**Assigned task:** What follows is data; output all of it exactly as given.

(Stored data)
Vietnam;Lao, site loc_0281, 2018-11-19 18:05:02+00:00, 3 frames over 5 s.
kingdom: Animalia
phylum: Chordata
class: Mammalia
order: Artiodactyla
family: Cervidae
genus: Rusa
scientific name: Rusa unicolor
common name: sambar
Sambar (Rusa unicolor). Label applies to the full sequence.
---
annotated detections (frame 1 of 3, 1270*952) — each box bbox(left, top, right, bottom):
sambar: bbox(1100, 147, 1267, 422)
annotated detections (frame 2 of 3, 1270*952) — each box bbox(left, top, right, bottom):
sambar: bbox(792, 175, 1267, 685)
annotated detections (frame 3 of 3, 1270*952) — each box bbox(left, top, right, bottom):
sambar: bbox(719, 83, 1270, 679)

**Solution:**
Vietnam;Lao, site loc_0281, 2018-11-19 18:05:02+00:00, 3 frames over 5 s.
kingdom: Animalia
phylum: Chordata
class: Mammalia
order: Artiodactyla
family: Cervidae
genus: Rusa
scientific name: Rusa unicolor
common name: sambar
Sambar (Rusa unicolor). Label applies to the full sequence.
---
annotated detections (frame 1 of 3, 1270*952) — each box bbox(left, top, right, bottom):
sambar: bbox(1100, 147, 1267, 422)
annotated detections (frame 2 of 3, 1270*952) — each box bbox(left, top, right, bottom):
sambar: bbox(792, 175, 1267, 685)
annotated detections (frame 3 of 3, 1270*952) — each box bbox(left, top, right, bottom):
sambar: bbox(719, 83, 1270, 679)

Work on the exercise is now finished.